The stake in Verizon Wireless was treated a bit differently. Verizon Communications has voiced a desire to own all of the wireless business. However, given the recent acquisition of Alltel by Verizon Wireless and VZ's lagging fixed line business, it would be difficult for VZ to take on large amounts of debt. Meanwhile, given the recent adverse ruling in India, VOD is eager to avoid a large capital gains tax bill. We therefore assumed that a sale of Verizon Wireless would come at a lower multiple than might be fetched in the open market. We still applied a 15% ownership premium to the final sales price.
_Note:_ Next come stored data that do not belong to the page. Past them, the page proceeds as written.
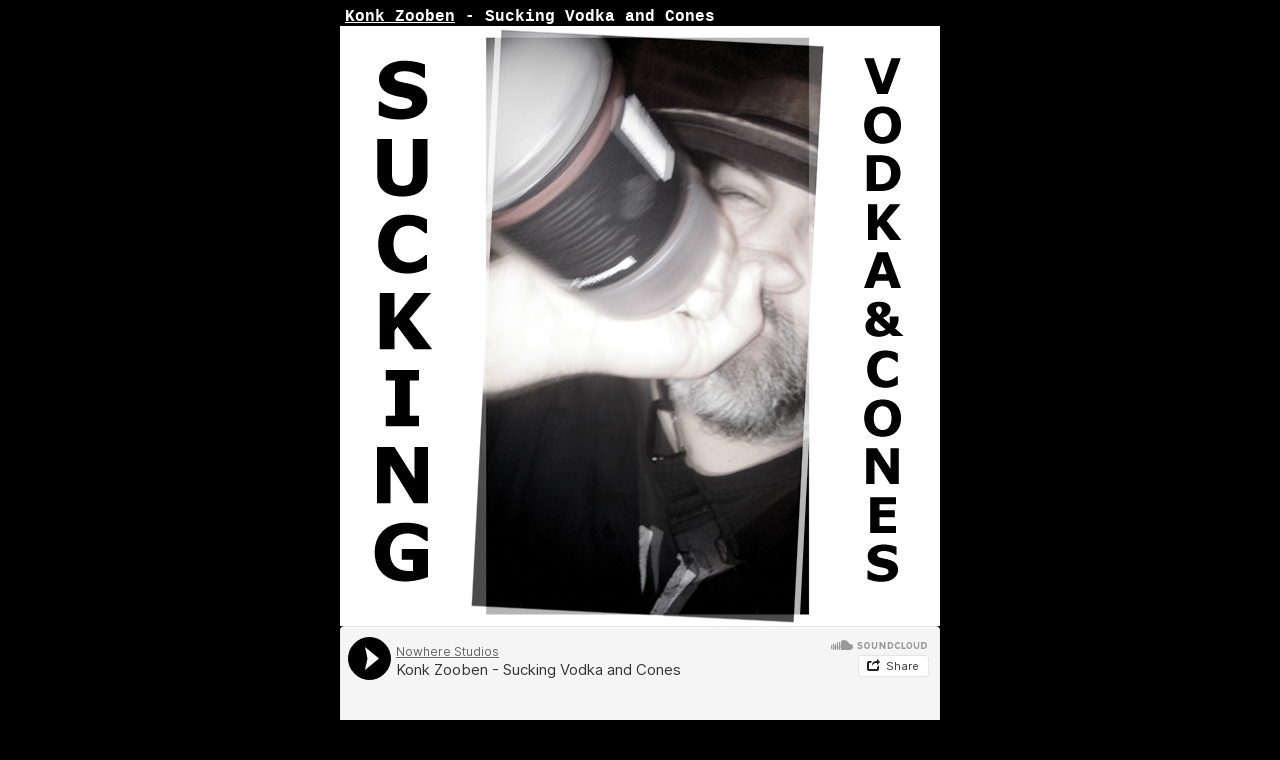

--- FILE ---
content_type: text/html; charset=UTF-8
request_url: https://www.konkzooben.com/sucking_vodka_and_cones/
body_size: 1501
content:
<!DOCTYPE html PUBLIC "-//W3C//DTD XHTML 1.0 Transitional//EN" "http://www.w3.org/TR/xhtml1/DTD/xhtml1-transitional.dtd">
<html xmlns="http://www.w3.org/1999/xhtml">
<head>
<meta http-equiv="Content-Type" content="text/html; charset=utf-8" />

<title>Sucking Vodka and Cones</title>
</head>

<body bgcolor="#000000" text="#FFFFFF" link="#FFFFFF" vlink="#FFFFFF" alink="#FFFFFF"><div style="width:590px; margin:auto">
  <font face="Courier New, Courier, monospace"><strong><a href="/index.php">Konk Zooben</a> - Sucking Vodka and Cones</strong></font>  </div>

<div align="center">
<img name="suckingvodka" src="sucking-vodka.jpg" width="600" height="600" border="0" id="suckingvodka" alt="Konk Zooben - Sucking Vodka and Cones" /></div>
<div style="width:600px;height:100px; margin:auto">
  <div style="width:600px">
  <iframe src="https://w.soundcloud.com/player/?url=https%3A//api.soundcloud.com/tracks/194528680&amp;color=000000&amp;auto_play=false&amp;hide_related=true&amp;show_artwork=false" scrolling="no" frameborder="no" height="166" width="100%"></iframe>
 <div class="track1">

     </div>
  </div>

 
<div style="text-align:right;padding-bottom:10px">
      <p><font face="Courier New, Courier, monospace"><a href="../audio/Konk Zooben - Sucking Vodka And Cones.mp3" target="_blank"><img src="../images/elements/playmp3.gif" alt="Download MP3" width="208" height="29" border="0" /></a></font></p>   

    
   
    
    <p><font size="-1" face="Courier New, Courier, monospace"><a href="/index.php"><img src="../images/elements/back.jpg" alt="Back" width="59" height="32" border="0" /></a></font></p>
</div>

  
</div>
</body>
</html>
Finally, we applied a 7.0 multiple to VOD's trailing EBITDA to arrive at a value for the ongoing business. VOD currently trades at 8.0 times EBITDA, and we think that 7.0 is a reasonable multiple going forward for a streamlined leader in European telecommunications.

After subtracting out debt and accounting for cash on the balance sheet, we arrive at a sum-of-the-parts value of $35.

On a discounted cash flow basis, we value the shares at $35. This assumes 10% revenue growth over the next five years, 25% FCF growth, and 3% terminal FCF growth. We used a 10% discount rate.

Moving on to owner earnings, loosely defined as net income plus depreciation minus maintenance capex, we arrive at a value of $37. This assumes 5% growth in owner earnings over the next five years, 3% terminal growth, and a 10% discount rate. We apply a 15% discount to get from private equity to public equity value.

Lastly, we use a modified Ben Graham method for valuing growth stocks to arrive at a value of $42. This assumes 5% growth in earnings and normalized earnings of $3.14.

Taking a weighted average of these four approaches gives us a per share value of $37 for VOD, a 49% upside plus a 7% dividend, for a total return of 56%.

Note: This post intended solely for educational purposes. The author does not hold a stake in VOD at the time of posting. Invest at your own risk.

Disclosure: I have no positions in any stocks mentioned, and no plans to initiate any positions within the next 72 hours.